Visited by RCAHMS (MKO), 3 June 1997.
Project (4 June 2015 - 5 June 2015)
A condition survey of the Eilean Glas lighthouse complex, Scalpay, undertaken on behalf of Comhairle nan Eilean Siar on 4 and 5 June 2015.
Field Visit (4 June 2015 - 5 June 2015)
One of the first four lighthouses constructed by the Northern Lighthouse Commissioners, this circular stone tower was completed in 1789 to the designs of Robert Kay and Thomas Smith. It remained operational until 1824, when it was superseded by a new tower designed by Robert Stevenson (118898). It appears to have been truncated slightly, probably coinciding with re-roofing after it was decommissioned. It currently only survives to a height of two storeys, although evidence of a third is visible. Half-way up the first floor the wall thickness reduces significantly; this may have been a result of the initial phases of construction not being executed to the intended design.
The tower is accessed via an internal door from the adjoining former keeper’s cottage (350404) to the north, and by an external timber boarded door to the east. There are small windows to the south and north-east. The exterior is lime-washed white; a projecting sandstone course marks the narrowing of the wall thickness in the upper levels. An octagonal chimney protrudes from the northwest exterior of the tower at first floor level. The tower is currently capped by a circular timber beam roof partially covered by sarking boards.
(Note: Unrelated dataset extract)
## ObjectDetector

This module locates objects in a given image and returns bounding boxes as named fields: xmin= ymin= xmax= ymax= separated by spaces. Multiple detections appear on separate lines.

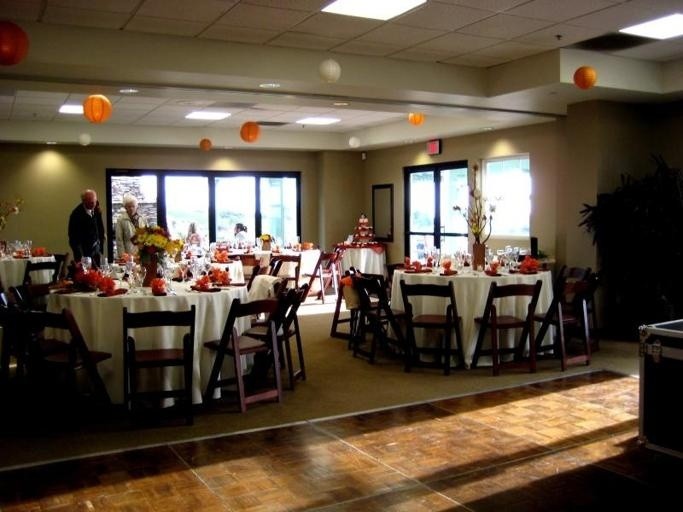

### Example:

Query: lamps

Internally the fireplace has been blocked and rendered over; a timber bench structure survives under the window.
One of the first four lighthouses constructed by the Northern Lighthouse Commissioners, construction began on Eilean Glas lighthouse in 1787 . It was first lit on 10 October 1789, and the site has continued to operate through successive phases of development to the present day. The development of the lighthouse can be summarised in four phases: the construction of the first lighthouse and associated buildings in 1787-9; the construction of the second (current) lighthouse and associated buildings in 1824; the construction of a new keeper’s cottage and foghorn in the early twentieth century; and the development of technological infrastructure during the twentieth century, including aerial masts and the helipad.
This structure dates from the first period of the site’s development. The first lighthouse to be constructed at Eilean Glas was a stone tower (268310) with an adjoining keeper’s cottage (350404). A plan of 1813 shows the lighthouse flanked by a courtyard to the east, accessed by a track from the pier (268312), which appears at this point to have functioned as a wharf for loading directly from South Harbour . Also shown is a storehouse near the pier, presumably the same structure that still survives today (268313). The field system, used by the lighthouse keeper to grow food during the day, is shown at its full extent at this point, although only the southern portion is shown as being under cultivation, and the path system is yet to be fully developed.
The lighthouse was automated in 1978, which resulted in the majority of structures on the site no longer being required by the NLB . In 1982 and 1984 these were sold into private ownership . At this point a modern foghorn and an aerial mast were still operational; these have since been decommissioned.